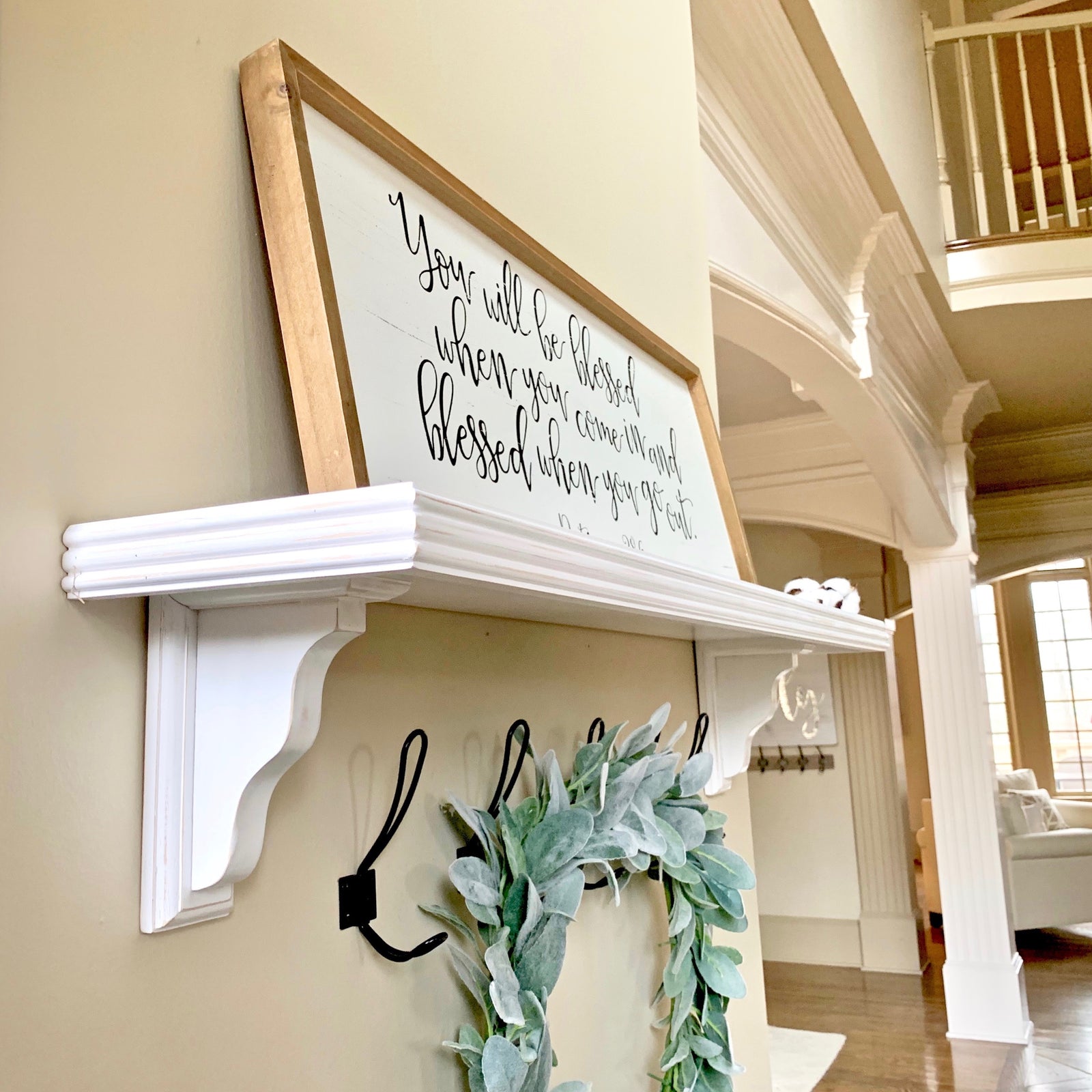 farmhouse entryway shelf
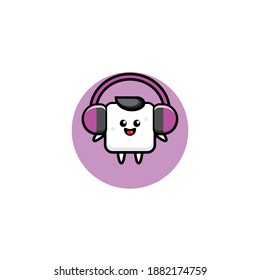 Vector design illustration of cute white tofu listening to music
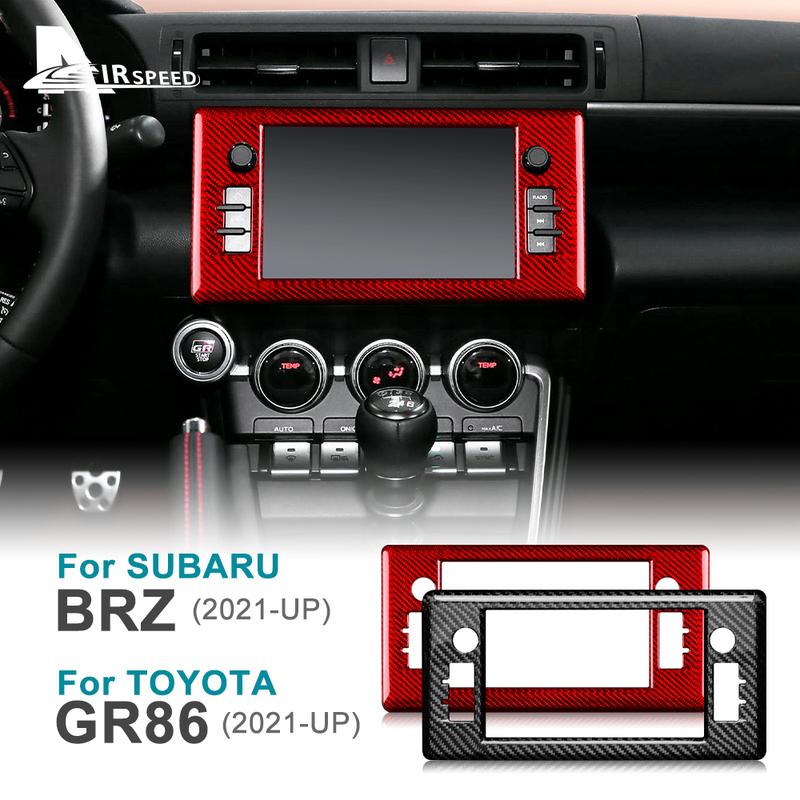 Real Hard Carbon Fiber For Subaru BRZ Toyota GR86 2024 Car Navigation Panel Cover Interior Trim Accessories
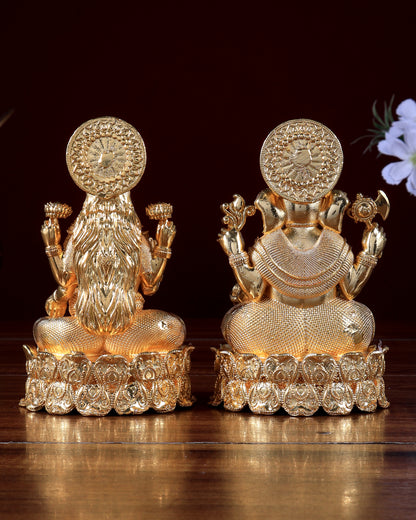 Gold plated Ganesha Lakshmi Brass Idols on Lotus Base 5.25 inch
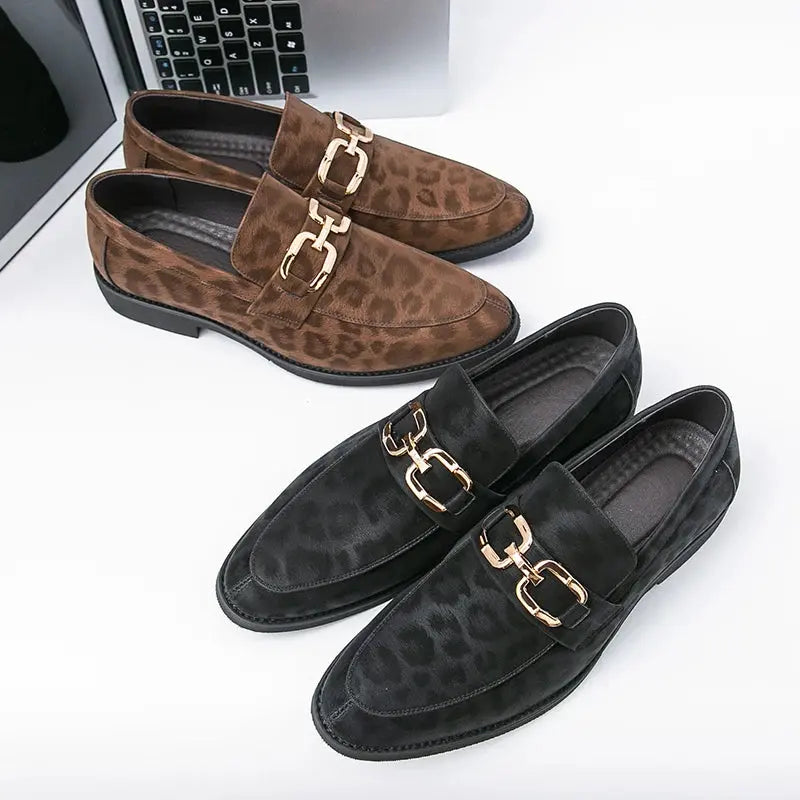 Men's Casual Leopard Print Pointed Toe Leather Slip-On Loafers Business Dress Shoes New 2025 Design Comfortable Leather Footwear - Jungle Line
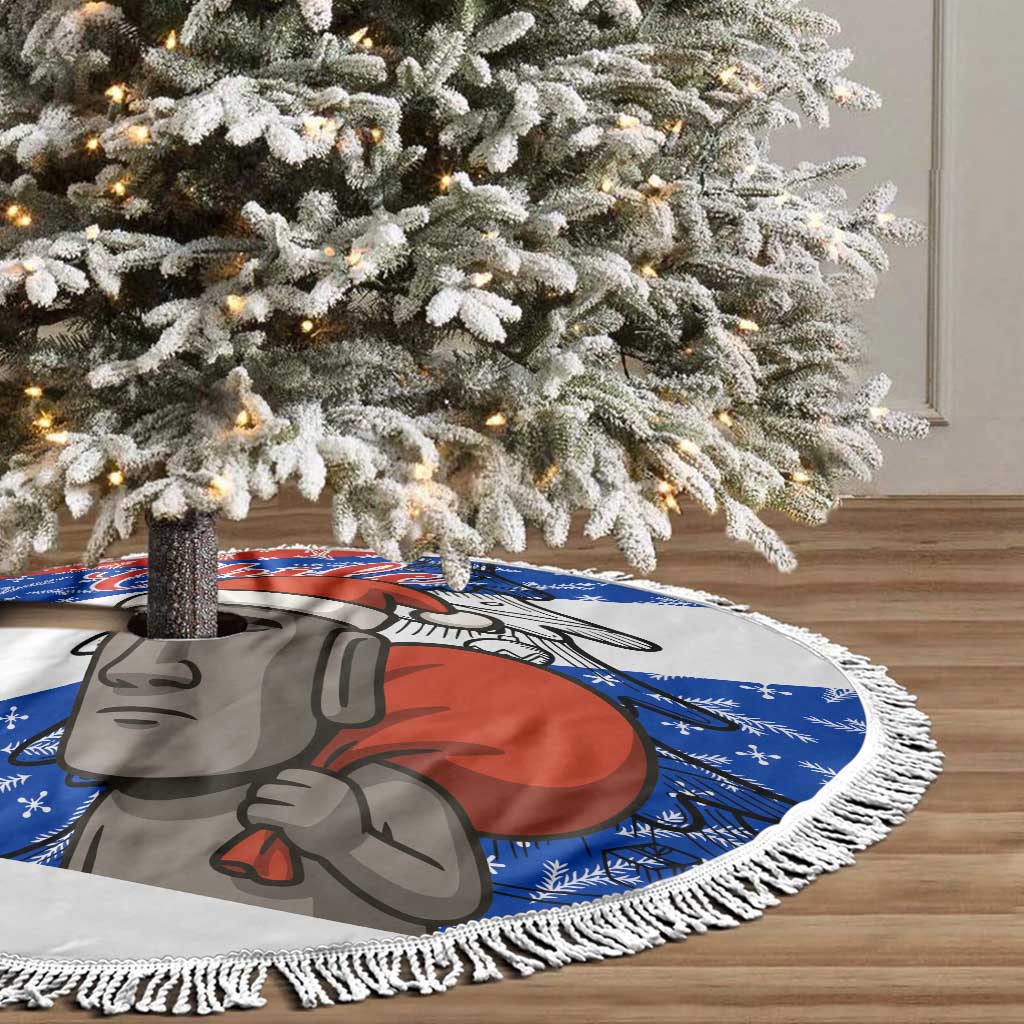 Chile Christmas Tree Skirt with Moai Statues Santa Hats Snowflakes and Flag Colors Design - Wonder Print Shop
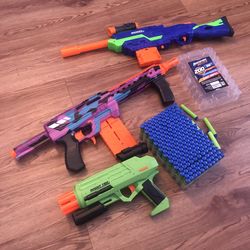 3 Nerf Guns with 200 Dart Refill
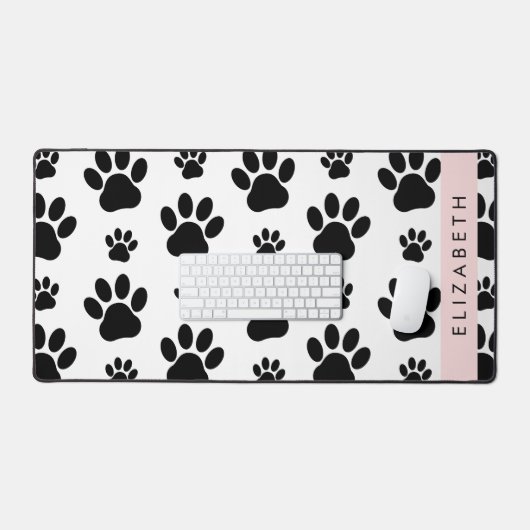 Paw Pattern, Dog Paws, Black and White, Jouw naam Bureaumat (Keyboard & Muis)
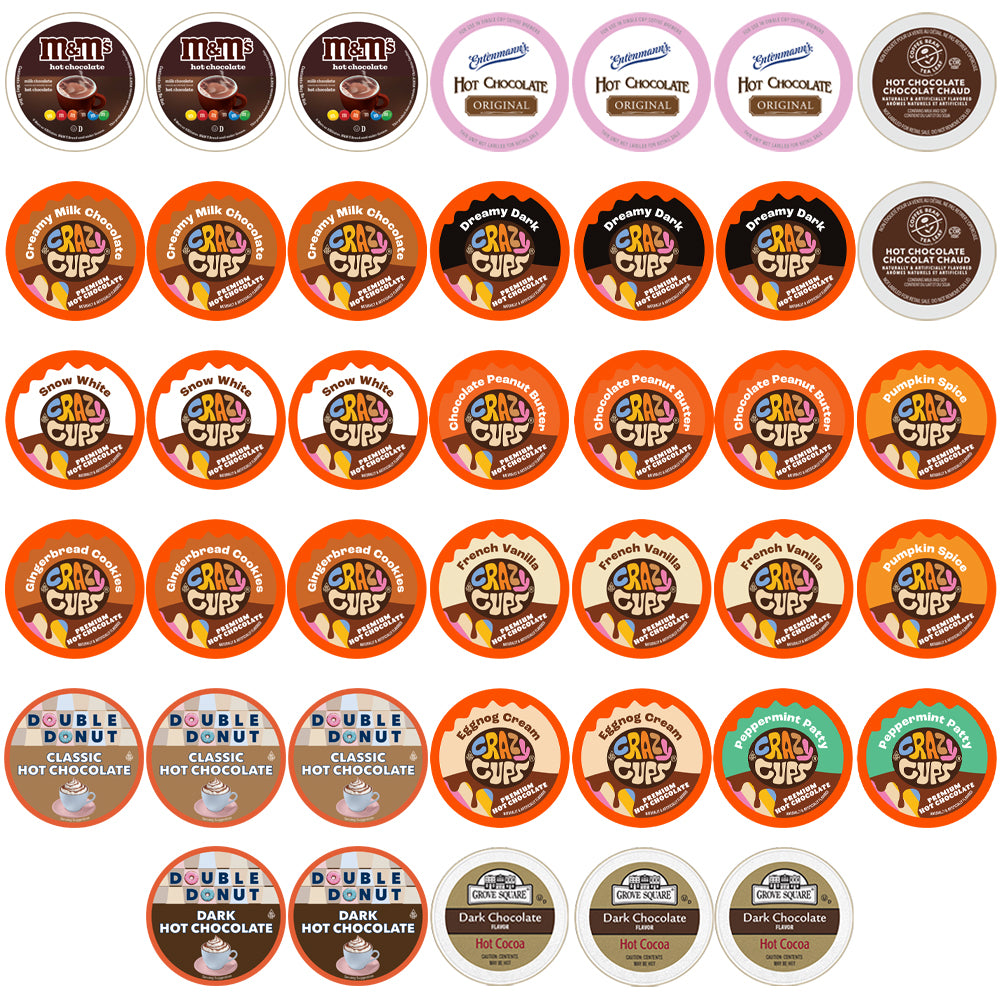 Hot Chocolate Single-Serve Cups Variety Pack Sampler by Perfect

····················

▶ [What to produce]
Your answer must be an exact copy of the listing, with every picture omitted.

▶ [Solution for this problem]
 farmhouse entryway shelf
 Vector design illustration of cute white tofu listening to music
 Real Hard Carbon Fiber For Subaru BRZ Toyota GR86 2024 Car Navigation Panel Cover Interior Trim Accessories
 Gold plated Ganesha Lakshmi Brass Idols on Lotus Base 5.25 inch
 Men's Casual Leopard Print Pointed Toe Leather Slip-On Loafers Business Dress Shoes New 2025 Design Comfortable Leather Footwear - Jungle Line
 Chile Christmas Tree Skirt with Moai Statues Santa Hats Snowflakes and Flag Colors Design - Wonder Print Shop
 3 Nerf Guns with 200 Dart Refill
 Paw Pattern, Dog Paws, Black and White, Jouw naam Bureaumat (Keyboard & Muis)
 Hot Chocolate Single-Serve Cups Variety Pack Sampler by Perfect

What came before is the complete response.